Passage

Wednesday, July 13, 2016

Clarissa “T.C.” Freeman, known as the “Mother of Fort Campbell” for her devotion to soldiers and their families, died after a long illness May 19 at the Jennie Stuart Medical Center, Hopkinsville, Kentucky. She was 83.

Appointed a civilian aide to the secretary of the Army for Central Kentucky in 2008, her service to the Army and to the Association of the U.S. Army (AUSA) and its Tennessee – Kentucky Chapter are legendary.

Retired Gen. Gordon R. Sullivan, AUSA president and CEO, said of her passing, “T.C. Freeman will always be remembered as a staunch supporter of and strong advocate for our Army.

“She gave unselfishly of her time, energies and many talents to ensure our men and women who serve – often in harm’s way – and their families are recognized and appreciated for their service to America.

“Her love for the ‘Army Family’ was her trademark, and she always put soldiers and their families first. She made a difference.

“T.C. was a giant.”

An AUSA life member, Freeman began her relationship with the Association as an Army wife at Fort Hood, Texas, while her husband, now-retired Col. Bobby Freeman, was deployed to Vietnam as an aviator.

When he came back from the war, she was disappointed with the reception he and other returning soldiers received, and she vowed to do something about it – and she did.

Moving to Hopkinsville, and her husband’s assignment to Fort Campbell, Freeman continued her life-long mission of supporting soldiers and families.

Given entries
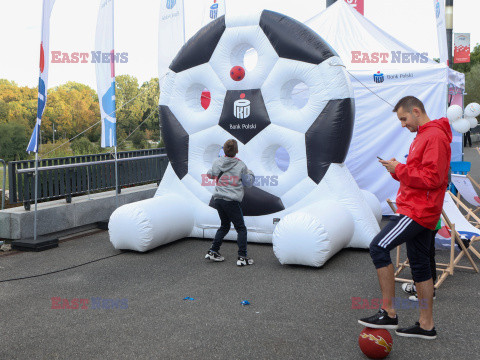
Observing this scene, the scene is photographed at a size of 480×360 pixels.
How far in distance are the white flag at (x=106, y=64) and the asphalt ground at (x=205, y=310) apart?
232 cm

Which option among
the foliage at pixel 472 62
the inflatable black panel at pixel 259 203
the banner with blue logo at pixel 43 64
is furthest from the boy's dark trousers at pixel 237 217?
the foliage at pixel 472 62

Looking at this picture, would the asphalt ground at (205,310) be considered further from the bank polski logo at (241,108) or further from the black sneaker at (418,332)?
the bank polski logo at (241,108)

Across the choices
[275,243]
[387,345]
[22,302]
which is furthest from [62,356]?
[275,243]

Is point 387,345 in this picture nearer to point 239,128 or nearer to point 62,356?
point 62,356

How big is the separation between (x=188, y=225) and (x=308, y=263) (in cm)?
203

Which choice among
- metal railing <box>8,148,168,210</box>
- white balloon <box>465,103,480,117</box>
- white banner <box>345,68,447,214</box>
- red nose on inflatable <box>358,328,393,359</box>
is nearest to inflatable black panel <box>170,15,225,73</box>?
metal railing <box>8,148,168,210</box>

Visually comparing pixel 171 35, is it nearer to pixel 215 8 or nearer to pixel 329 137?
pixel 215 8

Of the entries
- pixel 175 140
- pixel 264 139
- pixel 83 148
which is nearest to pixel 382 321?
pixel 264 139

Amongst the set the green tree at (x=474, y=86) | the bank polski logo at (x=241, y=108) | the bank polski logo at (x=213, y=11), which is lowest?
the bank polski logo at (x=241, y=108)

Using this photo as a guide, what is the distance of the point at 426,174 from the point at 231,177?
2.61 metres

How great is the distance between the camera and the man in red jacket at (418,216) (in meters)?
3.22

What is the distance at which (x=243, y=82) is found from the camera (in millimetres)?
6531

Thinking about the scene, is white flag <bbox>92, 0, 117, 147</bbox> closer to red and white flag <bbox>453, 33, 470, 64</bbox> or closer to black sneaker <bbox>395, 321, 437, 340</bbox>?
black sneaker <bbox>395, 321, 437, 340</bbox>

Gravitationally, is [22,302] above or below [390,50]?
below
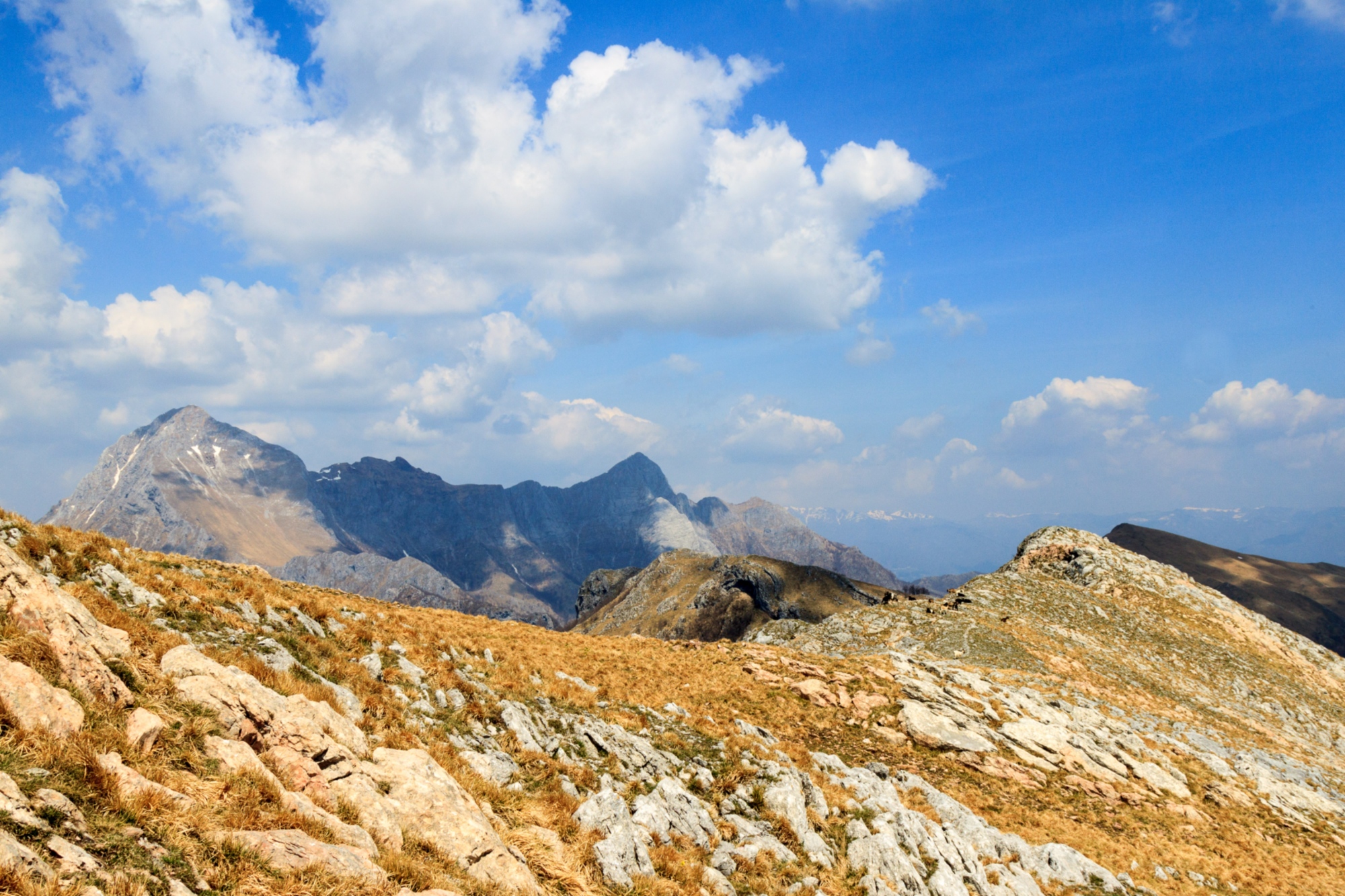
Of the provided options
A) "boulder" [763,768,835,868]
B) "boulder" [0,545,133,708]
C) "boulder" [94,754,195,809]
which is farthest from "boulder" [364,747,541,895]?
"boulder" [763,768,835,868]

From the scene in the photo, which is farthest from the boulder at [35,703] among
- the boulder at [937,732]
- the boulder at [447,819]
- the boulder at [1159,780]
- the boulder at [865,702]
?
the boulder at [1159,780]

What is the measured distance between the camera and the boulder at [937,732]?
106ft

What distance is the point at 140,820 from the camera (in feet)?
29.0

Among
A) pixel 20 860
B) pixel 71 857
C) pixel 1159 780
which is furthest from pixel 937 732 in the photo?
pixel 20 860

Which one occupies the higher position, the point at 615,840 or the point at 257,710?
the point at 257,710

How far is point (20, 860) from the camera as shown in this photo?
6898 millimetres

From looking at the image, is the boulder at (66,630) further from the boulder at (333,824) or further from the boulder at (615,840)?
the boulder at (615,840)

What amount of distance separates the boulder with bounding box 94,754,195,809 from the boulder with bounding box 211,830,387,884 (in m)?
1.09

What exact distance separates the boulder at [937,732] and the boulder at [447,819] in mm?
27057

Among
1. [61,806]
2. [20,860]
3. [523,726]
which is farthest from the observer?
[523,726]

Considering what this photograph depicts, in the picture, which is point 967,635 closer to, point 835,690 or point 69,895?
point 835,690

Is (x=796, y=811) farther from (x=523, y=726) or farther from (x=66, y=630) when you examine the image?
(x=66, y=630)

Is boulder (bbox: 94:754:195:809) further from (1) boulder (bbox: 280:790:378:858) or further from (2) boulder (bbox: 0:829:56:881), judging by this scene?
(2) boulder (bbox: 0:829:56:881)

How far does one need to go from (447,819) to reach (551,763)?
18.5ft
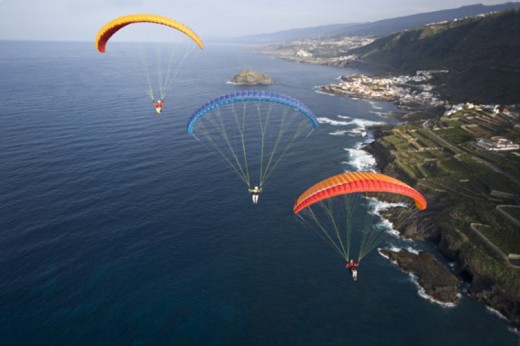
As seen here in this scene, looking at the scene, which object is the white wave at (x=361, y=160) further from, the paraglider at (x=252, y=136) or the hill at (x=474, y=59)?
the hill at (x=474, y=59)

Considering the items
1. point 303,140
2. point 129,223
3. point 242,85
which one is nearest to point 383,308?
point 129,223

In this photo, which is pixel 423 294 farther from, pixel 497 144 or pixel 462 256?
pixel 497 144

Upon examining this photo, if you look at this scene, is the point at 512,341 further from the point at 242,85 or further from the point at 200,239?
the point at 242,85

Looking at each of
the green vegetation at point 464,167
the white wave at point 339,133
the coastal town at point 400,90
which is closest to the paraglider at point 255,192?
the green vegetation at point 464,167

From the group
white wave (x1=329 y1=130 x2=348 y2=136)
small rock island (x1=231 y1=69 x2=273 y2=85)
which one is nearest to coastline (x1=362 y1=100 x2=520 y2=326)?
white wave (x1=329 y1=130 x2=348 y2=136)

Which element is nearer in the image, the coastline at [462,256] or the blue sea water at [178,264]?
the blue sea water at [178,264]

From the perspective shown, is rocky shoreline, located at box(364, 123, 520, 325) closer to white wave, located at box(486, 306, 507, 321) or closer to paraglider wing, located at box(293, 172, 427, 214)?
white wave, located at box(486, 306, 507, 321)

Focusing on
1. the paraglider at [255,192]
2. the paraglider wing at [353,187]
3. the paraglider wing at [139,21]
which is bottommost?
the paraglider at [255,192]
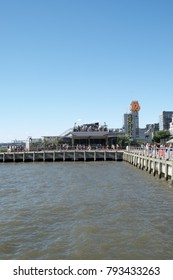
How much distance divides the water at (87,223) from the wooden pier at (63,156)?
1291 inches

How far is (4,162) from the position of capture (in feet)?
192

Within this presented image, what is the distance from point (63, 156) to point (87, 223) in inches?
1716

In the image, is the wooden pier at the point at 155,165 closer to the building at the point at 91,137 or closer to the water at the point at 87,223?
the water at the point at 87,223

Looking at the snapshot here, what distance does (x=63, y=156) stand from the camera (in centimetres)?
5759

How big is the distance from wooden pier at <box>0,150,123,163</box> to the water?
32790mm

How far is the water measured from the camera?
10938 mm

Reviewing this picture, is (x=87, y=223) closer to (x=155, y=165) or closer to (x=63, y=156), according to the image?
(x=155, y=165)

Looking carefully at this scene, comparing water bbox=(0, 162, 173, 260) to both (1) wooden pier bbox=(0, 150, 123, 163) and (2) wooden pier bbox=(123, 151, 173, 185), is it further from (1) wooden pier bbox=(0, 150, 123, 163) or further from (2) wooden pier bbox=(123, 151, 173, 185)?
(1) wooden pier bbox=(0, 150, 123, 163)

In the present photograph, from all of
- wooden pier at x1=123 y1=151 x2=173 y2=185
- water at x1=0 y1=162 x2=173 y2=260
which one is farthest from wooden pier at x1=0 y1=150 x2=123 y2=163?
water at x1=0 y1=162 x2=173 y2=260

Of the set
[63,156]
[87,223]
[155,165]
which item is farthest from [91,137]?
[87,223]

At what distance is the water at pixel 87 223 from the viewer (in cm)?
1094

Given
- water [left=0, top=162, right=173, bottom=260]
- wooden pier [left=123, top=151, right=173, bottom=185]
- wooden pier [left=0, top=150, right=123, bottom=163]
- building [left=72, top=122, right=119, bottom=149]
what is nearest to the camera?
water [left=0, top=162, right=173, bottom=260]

Your tasks
1) In the piece on Clarissa "T.C." Freeman, at which medical center did she die?
2) Quote the piece on Clarissa "T.C." Freeman word for word, starting with "Appointed a civilian" and going on through "Chapter are legendary.".

Expected responses
1) The Jennie Stuart Medical Center in Hopkinsville, Kentucky.

2)
Appointed a civilian aide to the secretary of the Army for Central Kentucky in 2008, her service to the Army and to the Association of the U.S. Army (AUSA) and its Tennessee – Kentucky Chapter are legendary.